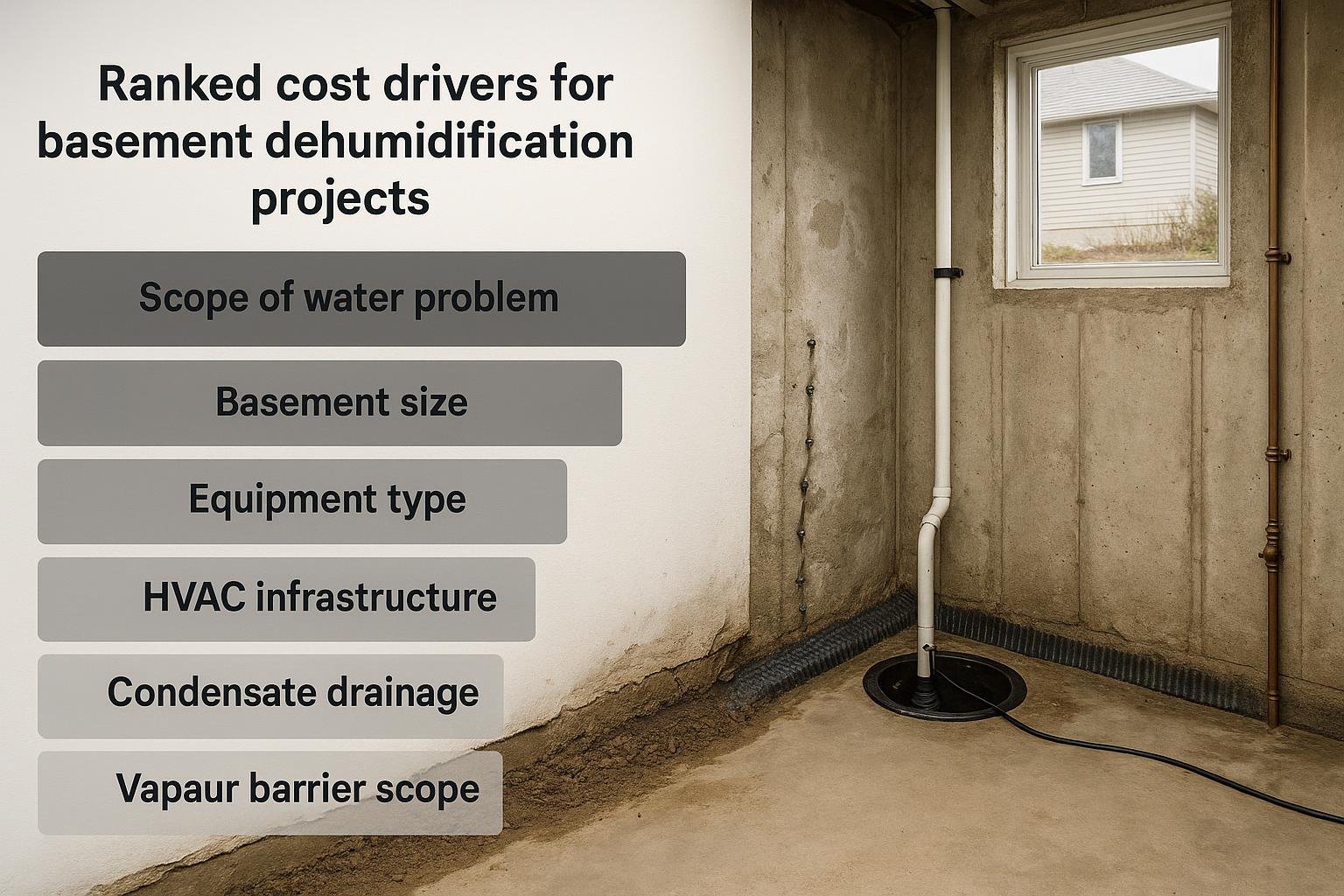 Ranked cost drivers for basement dehumidification projects

Scope of water problem

Basement size

Equipment type

HVAC infrastructure

Condensate drainage

Vapaur barrier scope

# Instructions for the task
Print the listing exactly, but skip its pictures.

# Problem solution
 Ranked cost drivers for basement dehumidification projects

Scope of water problem

Basement size

Equipment type

HVAC infrastructure

Condensate drainage

Vapaur barrier scope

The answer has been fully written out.